Commuter Challenge Frequently Asked Questions
The world has been devastated by the impacts of the Corona Virus pandemic. It has affected everyone’s lives in just about every way; influencing how people work, stay connected to each other, find time for leisure, and many more aspects. It has also had a significant impact on mobility.
Streets are close to deserted and many people are reluctant to use public transport and other shared mobility systems.
As a result, the simple joys of walking and cycling are being discovered and rediscovered by many. We are seeing examples of this around the world, including in Manitoba, where people are increasingly getting back on their bicycles and rediscovering their neighbourhoods on foot.
Commutes will look different this year, so will the Commuter Challenge. We hope you will join us again this year!
What is happening with Commuter Challenge and COVID-19? In response to COVID-19, the event will go forward without physical gatherings. We will proceed with the online component of Commuter Challenge and make adjustments as more information becomes available.
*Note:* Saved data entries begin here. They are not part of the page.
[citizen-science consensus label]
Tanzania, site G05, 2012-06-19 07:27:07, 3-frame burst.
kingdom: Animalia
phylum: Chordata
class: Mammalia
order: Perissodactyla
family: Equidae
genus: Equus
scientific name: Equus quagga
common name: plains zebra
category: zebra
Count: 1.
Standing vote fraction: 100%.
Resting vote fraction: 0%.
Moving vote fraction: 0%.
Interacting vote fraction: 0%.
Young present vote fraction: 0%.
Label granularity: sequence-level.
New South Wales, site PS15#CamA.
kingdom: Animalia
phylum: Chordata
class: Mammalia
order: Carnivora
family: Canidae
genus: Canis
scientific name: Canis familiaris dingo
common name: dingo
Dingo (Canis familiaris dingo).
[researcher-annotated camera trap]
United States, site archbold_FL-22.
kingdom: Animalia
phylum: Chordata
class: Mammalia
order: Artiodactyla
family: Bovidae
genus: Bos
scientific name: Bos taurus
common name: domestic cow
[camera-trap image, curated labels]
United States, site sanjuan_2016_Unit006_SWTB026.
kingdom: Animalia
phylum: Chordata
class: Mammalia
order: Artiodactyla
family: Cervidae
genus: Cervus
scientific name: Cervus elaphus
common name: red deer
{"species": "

In 2020, participants may log kilometres for:
- Commuting to an Essential Job
- Tele-working/Tele-commuting/Working from home
- Accessing Essential Goods/Services
- Enjoying Recreational Activities
Registration & Log-In
Who can participate? Commuter Challenge addresses Canadians of legal driving age (16+). It is predominantly a workplace program but you can also sign up as an individual with no workplace affiliation.
City & Workplace Coordination
I would like to get my community involved in the Commuter Challenge. How do I get started? Great that you want to get your community moving! Please check the Contacts page if there is already a host organization in your community. If there is no existing host organization, please contact the national Commuter Challenge office for further information and assistance. You may also find our Commuter Challenge City Coordinator kit and case studies from previous years useful.
What is a sustainable mode of transportation? Sustainable modes of transportation include: walking, wheeling, cycling, carpooling, taking transit, and telecommuting. These modes are significantly less harmful to the environment and personal health than driving alone. Everything active that does not involve motorized transportation is also considered a healthy and sustainable commute, e.g. rollerblading, skateboarding, unicycling, canoeing, etc.
Tracking Your Commute & Measuring Impacts
I don’t know my commute distance. Where can I find it? We recommend Google Maps to find out distances. Enter your home street address in the search field and click ‘Search Maps’. Your address will appear on the left side of the map; sometimes there are different options, e.g. for SW or NW. Click on ‘Directions’ under your home address and enter your workplace address in the empty search field that pops up. Depending on your location you can choose different modes of transportation (car, transit, walk, bike). You can modify your search with different options like avoiding highways, fastest connection, distance in km or miles, etc. Once you have chosen all applicable options, you will then get three options with distance and time estimates.
- Calories: 55 per KM
- Co2 = Potential Co2 – Co2 Emitted
- Potential Co2 = Total KM * 0.2242 (assumes mid size car/gas) o Co2 Emitted = Total KM * [Emission Factor based on Mode]
- Emission factors – Drive: 0.2242 – Carpool (2 people): 0.1121 – Carpool (3+): 0.0747 – Scooter: 0.0472 – Transit: 0.03635726
- Fuel saved = Total KM / 100 * [Fuel Factor]
- Fuel Factors – Drive: 0 – Carpool (2 people): 3.17 – Carpool (3+): 4.75 – Scooter: 7.5 – Transit: 8.9183 – All other modes: 9.5
- Source: GHG Protocol
How are winners determined? Community winners are declared based on their participation numbers in each population category. The population categories are:
- Over 1,000,000 people
- 500,000 and above
- 250,000 and above
- 100,000 and above
- 50,000 and above
- 25,000 and above
- 10,000 and above
- 5,000 and above
- Less than 5,000 people
Local winners are also determined by City Coordinators based on different criteria including percentage of participation, most days participated, most kilometres traveled sustainably, most participants in a certain mode, etc. Some cities also draw individual winners at random among all participants to receive various prizes from sponsors.